El próximo 15 de julio de 2026, el mercado laboral colombiano vivirá un hito significativo. Entrará en vigor la última etapa de la reducción gradual de la jornada laboral, establecida por la Ley 2101 de 2021, lo que significa que la jornada máxima legal pasará de 44 a 42 horas semanales. Este ajuste, diseñado para promover un mayor equilibrio entre la vida personal y laboral, trae consigo implicaciones financieras y operativas que las compañías deben gestionar con precisión.
Es importante destacar que esta reducción se implementa sin afectar el salario ni las prestaciones sociales de los trabajadores. Sin embargo, para el sector empresarial, el cambio exige una revisión profunda de los esquemas de distribución horaria, la productividad y, especialmente, la estructura de costos.
El impacto en el costo laboral
La reducción de la jornada modifica las bases de cálculo de las horas trabajadas. Tradicionalmente, muchas empresas calculaban sus costos operativos sobre una base de 220 horas mensuales; con la nueva jornada, esta referencia descenderá a 210 horas. Esto implica, en la práctica, que el valor de cada hora ordinaria de trabajo aumenta.
Andrés Duque, asociado de la firma Godoy Legal, enfatiza que la transición requiere una planeación estratégica:
“La reducción de la jornada laboral no implica únicamente trabajar menos horas. También obliga a las empresas a revisar sus modelos operativos y el impacto económico que tendrá una hora laboral más costosa dentro de la nómina”.
El experto advierte que este ajuste debe analizarse junto con otras medidas recientes, como el incremento del recargo por trabajo en día de descanso obligatorio al 90%, vigente desde el 1 de julio. Esta coincidencia temporal genera una estructura de costos más exigente para las organizaciones, especialmente para aquellas con operaciones que requieren turnos rotativos.
Puntos clave de la implementación
A partir del 15 de julio, los empleadores deberán tener en cuenta los siguientes cambios regulatorios:
- Reducción definitiva: La jornada máxima legal se sitúa en 42 horas semanales.
- Ajuste en recargos: Al reducirse la base de horas mensuales, el valor de las horas extras y recargos nocturnos o dominicales se incrementa proporcionalmente.
- Eliminación de beneficios compensatorios: Una vez alcanzado el límite de 42 horas, los empleadores quedan exonerados de la obligación de conceder la jornada semestral de la familia, así como las actividades recreativas, culturales, deportivas o de capacitación previstas en la Ley 1857 de 2017 y la Ley 50 de 1990.
Recomendaciones para las organizaciones
Para Duque, el desafío reside en la capacidad de las empresas para anticiparse a estos cambios financieros.
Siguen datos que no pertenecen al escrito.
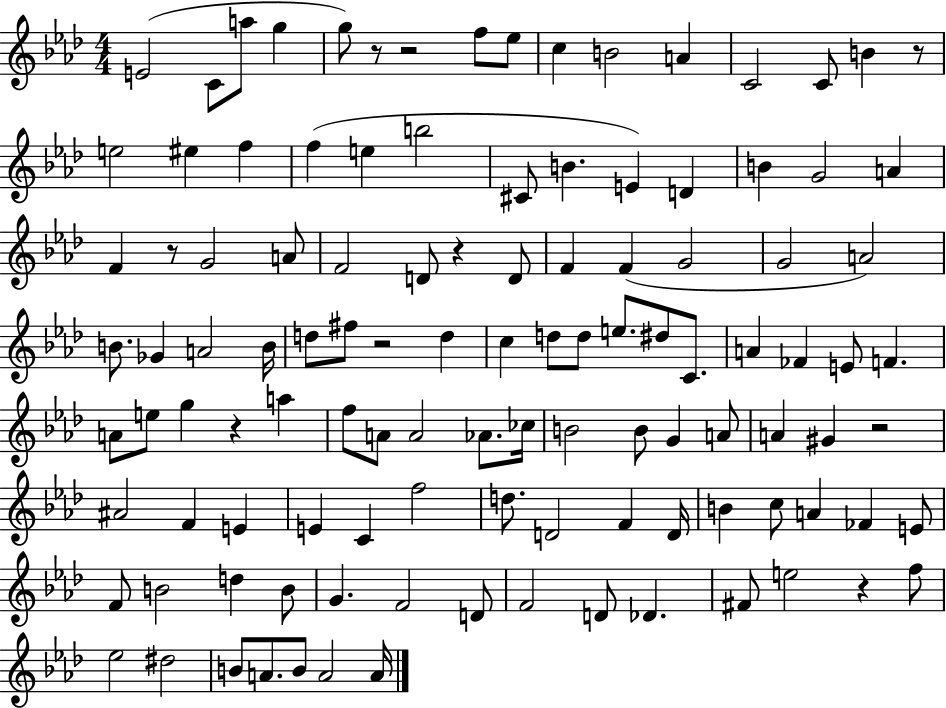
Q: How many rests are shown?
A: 9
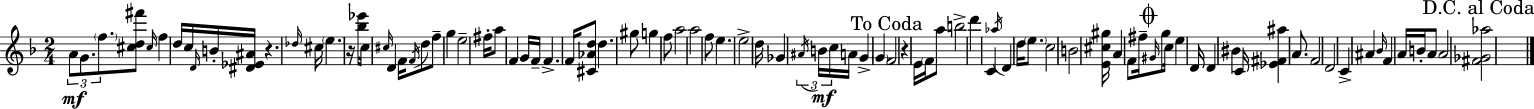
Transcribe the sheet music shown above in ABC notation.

X:1
T:Untitled
M:2/4
L:1/4
K:F
A/2 G/2 f/2 [^cd^f']/2 ^c/4 f d/4 c/4 D/4 B/4 [^D_E^A]/4 z _d/4 ^c/4 e z/4 [_b_e']/2 c/4 ^c/4 D F/4 F/4 d/2 f/2 g e2 ^f/4 a/2 F G/4 F/4 F F/4 [^C_Ad]/2 d ^g/2 g f/2 a2 a2 f/2 e e2 d/4 _G ^A/4 B/4 c/4 A/4 G G F2 z E/4 F/4 a/2 b2 d' C _a/4 D d/4 e/2 c2 B2 [E^c^g]/4 A F/2 ^f/4 ^G/4 g/2 c/4 e D/4 D ^B C/4 [_E^F^a] A/2 F2 D2 C ^A _B/4 F A/4 B/4 A/2 A2 [^F_G_a]2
La combinación de una hora ordinaria más costosa, junto con mayores recargos legales, puede generar incrementos significativos en los gastos de personal.
“Las empresas deberán evaluar el efecto conjunto de estos cambios. La combinación entre una hora ordinaria más costosa, mayor recargo por trabajo nocturno o en día de descanso obligatorio, así como de horas extras, puede generar incrementos significativos en la nómina, especialmente en operaciones con turnos de trabajo que abarquen este tipo de trabajo de forma permanente”, explica el asociado.
Ante este panorama, la recomendación para las gerencias es clara: realizar una revisión exhaustiva de los modelos de operación. La transformación de las relaciones laborales demanda una planeación financiera cuidadosa para garantizar la sostenibilidad de las empresas, mientras se asegura el cumplimiento normativo y el bienestar de los colaboradores.